● **Input**
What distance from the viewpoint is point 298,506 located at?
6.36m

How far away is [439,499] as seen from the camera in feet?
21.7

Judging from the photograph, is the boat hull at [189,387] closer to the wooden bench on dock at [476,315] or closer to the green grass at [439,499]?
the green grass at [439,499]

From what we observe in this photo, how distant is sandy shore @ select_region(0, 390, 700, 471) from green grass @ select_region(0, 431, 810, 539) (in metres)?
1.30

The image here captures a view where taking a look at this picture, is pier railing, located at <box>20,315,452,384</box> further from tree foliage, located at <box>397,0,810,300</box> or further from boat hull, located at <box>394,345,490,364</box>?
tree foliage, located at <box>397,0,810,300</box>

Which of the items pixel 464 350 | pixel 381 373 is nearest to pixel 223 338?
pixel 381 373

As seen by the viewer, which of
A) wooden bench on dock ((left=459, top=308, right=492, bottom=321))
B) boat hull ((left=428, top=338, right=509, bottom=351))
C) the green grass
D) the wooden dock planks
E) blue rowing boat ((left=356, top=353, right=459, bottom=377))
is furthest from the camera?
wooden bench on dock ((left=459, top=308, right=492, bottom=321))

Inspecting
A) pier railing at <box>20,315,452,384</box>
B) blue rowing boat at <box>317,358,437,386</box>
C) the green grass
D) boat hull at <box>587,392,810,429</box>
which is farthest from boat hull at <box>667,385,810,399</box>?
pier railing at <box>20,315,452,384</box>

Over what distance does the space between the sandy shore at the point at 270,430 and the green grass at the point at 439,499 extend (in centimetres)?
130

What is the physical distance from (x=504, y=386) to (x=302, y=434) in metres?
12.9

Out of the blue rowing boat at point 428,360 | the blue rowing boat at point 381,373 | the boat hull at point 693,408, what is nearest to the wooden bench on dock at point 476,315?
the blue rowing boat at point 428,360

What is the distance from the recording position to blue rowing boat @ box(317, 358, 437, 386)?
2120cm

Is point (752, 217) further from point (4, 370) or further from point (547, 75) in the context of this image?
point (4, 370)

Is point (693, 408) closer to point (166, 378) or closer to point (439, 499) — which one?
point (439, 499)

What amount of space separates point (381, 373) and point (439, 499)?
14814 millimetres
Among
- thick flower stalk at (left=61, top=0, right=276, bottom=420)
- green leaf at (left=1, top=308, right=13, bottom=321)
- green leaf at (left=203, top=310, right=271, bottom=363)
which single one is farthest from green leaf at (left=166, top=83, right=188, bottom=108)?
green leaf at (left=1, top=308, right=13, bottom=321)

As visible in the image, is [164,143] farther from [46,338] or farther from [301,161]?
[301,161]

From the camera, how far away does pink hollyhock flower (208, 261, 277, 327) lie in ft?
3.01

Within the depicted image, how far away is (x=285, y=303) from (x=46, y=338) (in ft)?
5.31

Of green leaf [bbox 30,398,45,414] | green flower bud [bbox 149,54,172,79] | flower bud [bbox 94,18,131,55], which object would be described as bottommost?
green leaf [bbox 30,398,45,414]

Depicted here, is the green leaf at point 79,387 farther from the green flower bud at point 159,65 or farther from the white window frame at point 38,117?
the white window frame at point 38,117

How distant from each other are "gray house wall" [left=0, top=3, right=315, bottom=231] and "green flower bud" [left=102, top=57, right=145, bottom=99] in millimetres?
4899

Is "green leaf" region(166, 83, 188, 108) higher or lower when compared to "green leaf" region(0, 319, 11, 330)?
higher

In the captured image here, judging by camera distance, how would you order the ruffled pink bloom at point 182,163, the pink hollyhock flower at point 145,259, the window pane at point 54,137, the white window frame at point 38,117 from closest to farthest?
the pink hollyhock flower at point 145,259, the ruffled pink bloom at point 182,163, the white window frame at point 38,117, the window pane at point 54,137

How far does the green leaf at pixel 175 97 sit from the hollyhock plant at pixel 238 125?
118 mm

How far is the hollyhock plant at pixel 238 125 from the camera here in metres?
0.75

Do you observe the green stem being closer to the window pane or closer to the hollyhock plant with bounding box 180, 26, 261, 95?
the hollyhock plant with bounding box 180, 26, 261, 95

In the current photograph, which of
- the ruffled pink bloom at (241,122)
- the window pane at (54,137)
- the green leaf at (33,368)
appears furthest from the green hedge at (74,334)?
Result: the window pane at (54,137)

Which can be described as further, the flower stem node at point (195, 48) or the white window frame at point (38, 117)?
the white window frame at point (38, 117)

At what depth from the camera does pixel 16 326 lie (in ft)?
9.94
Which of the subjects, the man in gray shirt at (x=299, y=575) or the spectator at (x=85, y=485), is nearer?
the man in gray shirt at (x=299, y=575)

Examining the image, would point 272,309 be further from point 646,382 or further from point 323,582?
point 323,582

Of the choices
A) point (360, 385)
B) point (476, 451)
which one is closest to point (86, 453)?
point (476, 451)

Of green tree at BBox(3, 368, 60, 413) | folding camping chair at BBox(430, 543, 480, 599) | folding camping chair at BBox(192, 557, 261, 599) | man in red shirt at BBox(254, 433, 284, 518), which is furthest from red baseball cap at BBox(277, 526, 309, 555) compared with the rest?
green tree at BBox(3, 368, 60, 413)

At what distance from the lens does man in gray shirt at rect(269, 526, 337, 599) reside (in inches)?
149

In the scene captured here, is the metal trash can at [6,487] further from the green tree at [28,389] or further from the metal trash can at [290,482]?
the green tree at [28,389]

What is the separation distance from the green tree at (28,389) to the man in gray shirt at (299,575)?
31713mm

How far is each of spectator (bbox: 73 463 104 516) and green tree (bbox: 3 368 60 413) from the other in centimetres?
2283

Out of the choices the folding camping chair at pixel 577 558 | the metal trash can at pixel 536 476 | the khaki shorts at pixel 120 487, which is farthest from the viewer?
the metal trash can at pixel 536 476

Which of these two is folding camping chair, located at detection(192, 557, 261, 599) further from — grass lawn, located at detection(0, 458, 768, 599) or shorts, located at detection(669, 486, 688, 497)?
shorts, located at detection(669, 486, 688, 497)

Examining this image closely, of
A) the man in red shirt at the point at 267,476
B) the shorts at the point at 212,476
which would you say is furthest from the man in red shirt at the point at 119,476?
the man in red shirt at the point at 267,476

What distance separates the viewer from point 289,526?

● **What to work on**
Repeat each record exactly, leaving nothing out.

● **Result of the task**
What distance from the viewpoint is point 298,506 located at?
6.36m

How far away is [439,499] as seen from the camera in feet?
21.7

Judging from the photograph, is the boat hull at [189,387] closer to the wooden bench on dock at [476,315] or closer to the green grass at [439,499]?
the green grass at [439,499]

From what we observe in this photo, how distant is sandy shore @ select_region(0, 390, 700, 471) from green grass @ select_region(0, 431, 810, 539) (in metres)?
1.30

The image here captures a view where taking a look at this picture, is pier railing, located at <box>20,315,452,384</box> further from tree foliage, located at <box>397,0,810,300</box> or further from boat hull, located at <box>394,345,490,364</box>?
tree foliage, located at <box>397,0,810,300</box>

Which of the items pixel 464 350 | pixel 381 373 is nearest to pixel 223 338?
pixel 381 373

As seen by the viewer, which of
A) wooden bench on dock ((left=459, top=308, right=492, bottom=321))
B) boat hull ((left=428, top=338, right=509, bottom=351))
C) the green grass
D) the wooden dock planks
E) blue rowing boat ((left=356, top=353, right=459, bottom=377))
is furthest from the camera?
wooden bench on dock ((left=459, top=308, right=492, bottom=321))

Inspecting
A) pier railing at <box>20,315,452,384</box>
B) blue rowing boat at <box>317,358,437,386</box>
C) the green grass
D) boat hull at <box>587,392,810,429</box>
which is farthest from boat hull at <box>667,385,810,399</box>?
pier railing at <box>20,315,452,384</box>

Over what distance does the space between the sandy shore at the point at 270,430 and the green grass at the point at 439,499 extend (in centimetres)?
130

What is the physical distance from (x=504, y=386) to (x=302, y=434) in metres?
12.9

Out of the blue rowing boat at point 428,360 | the blue rowing boat at point 381,373 | the boat hull at point 693,408, what is nearest to the wooden bench on dock at point 476,315?
the blue rowing boat at point 428,360

What is the distance from the recording position to blue rowing boat @ box(317, 358, 437, 386)?
2120cm

Is point (752, 217) further from point (4, 370) or further from point (547, 75) in the context of this image?
point (4, 370)

Is point (693, 408) closer to point (166, 378) or closer to point (439, 499) — which one?
point (439, 499)

What amount of space separates point (381, 373) and point (439, 499)?
14814 millimetres
Among
- thick flower stalk at (left=61, top=0, right=276, bottom=420)
- green leaf at (left=1, top=308, right=13, bottom=321)
- green leaf at (left=203, top=310, right=271, bottom=363)
which single one is farthest from green leaf at (left=166, top=83, right=188, bottom=108)?
green leaf at (left=1, top=308, right=13, bottom=321)

As visible in the image, is [164,143] farther from [46,338] or farther from [301,161]?
[301,161]

From the camera, how far away does pink hollyhock flower (208, 261, 277, 327) lie in ft?
3.01

Within the depicted image, how far away is (x=285, y=303) from (x=46, y=338) (in ft)?
5.31

Of green leaf [bbox 30,398,45,414] | green flower bud [bbox 149,54,172,79] | flower bud [bbox 94,18,131,55], which object would be described as bottommost?
green leaf [bbox 30,398,45,414]

Depicted here, is the green leaf at point 79,387 farther from the green flower bud at point 159,65 or farther from the white window frame at point 38,117?
the white window frame at point 38,117

How distant from each other are "gray house wall" [left=0, top=3, right=315, bottom=231] and "green flower bud" [left=102, top=57, right=145, bottom=99] in millimetres?
4899

Is "green leaf" region(166, 83, 188, 108) higher or lower when compared to "green leaf" region(0, 319, 11, 330)?
higher

In the captured image here, judging by camera distance, how would you order the ruffled pink bloom at point 182,163, the pink hollyhock flower at point 145,259, the window pane at point 54,137, the white window frame at point 38,117 from closest to farthest?
the pink hollyhock flower at point 145,259, the ruffled pink bloom at point 182,163, the white window frame at point 38,117, the window pane at point 54,137

How far does the green leaf at pixel 175 97 sit from the hollyhock plant at pixel 238 125?
118 mm

How far is the hollyhock plant at pixel 238 125 from the camera here in metres?
0.75

Do you observe the green stem being closer to the window pane or closer to the hollyhock plant with bounding box 180, 26, 261, 95?
the hollyhock plant with bounding box 180, 26, 261, 95

In the current photograph, which of
- the ruffled pink bloom at (241,122)
- the window pane at (54,137)
- the green leaf at (33,368)
appears furthest from the green hedge at (74,334)?
Result: the window pane at (54,137)

Which can be described as further, the flower stem node at point (195, 48) or the white window frame at point (38, 117)?
the white window frame at point (38, 117)

At what depth from the camera does pixel 16 326 lie (in ft)?
9.94
Which of the subjects, the man in gray shirt at (x=299, y=575) or the spectator at (x=85, y=485), is nearer?
the man in gray shirt at (x=299, y=575)

Examining the image, would point 272,309 be further from point 646,382 or further from point 323,582?
point 323,582

Of the choices
A) point (360, 385)
B) point (476, 451)
which one is closest to point (86, 453)?
point (476, 451)

Of green tree at BBox(3, 368, 60, 413) | folding camping chair at BBox(430, 543, 480, 599) | folding camping chair at BBox(192, 557, 261, 599) | man in red shirt at BBox(254, 433, 284, 518), which is furthest from red baseball cap at BBox(277, 526, 309, 555) compared with the rest?
green tree at BBox(3, 368, 60, 413)

At what distance from the lens does man in gray shirt at rect(269, 526, 337, 599) reside (in inches)?
149

In the scene captured here, is the metal trash can at [6,487] further from the green tree at [28,389] or further from the metal trash can at [290,482]?
the green tree at [28,389]

What is the separation distance from the green tree at (28,389) to the man in gray shirt at (299,575)?
31713mm

How far is each of spectator (bbox: 73 463 104 516) and green tree (bbox: 3 368 60 413) from the other in centimetres?
2283

Out of the choices the folding camping chair at pixel 577 558 | the metal trash can at pixel 536 476 | the khaki shorts at pixel 120 487, which is farthest from the viewer?
the metal trash can at pixel 536 476

Which of these two is folding camping chair, located at detection(192, 557, 261, 599) further from — grass lawn, located at detection(0, 458, 768, 599) or shorts, located at detection(669, 486, 688, 497)?
shorts, located at detection(669, 486, 688, 497)

Examining this image closely, of
A) the man in red shirt at the point at 267,476
B) the shorts at the point at 212,476
which would you say is furthest from the man in red shirt at the point at 119,476?
the man in red shirt at the point at 267,476

What distance separates the viewer from point 289,526?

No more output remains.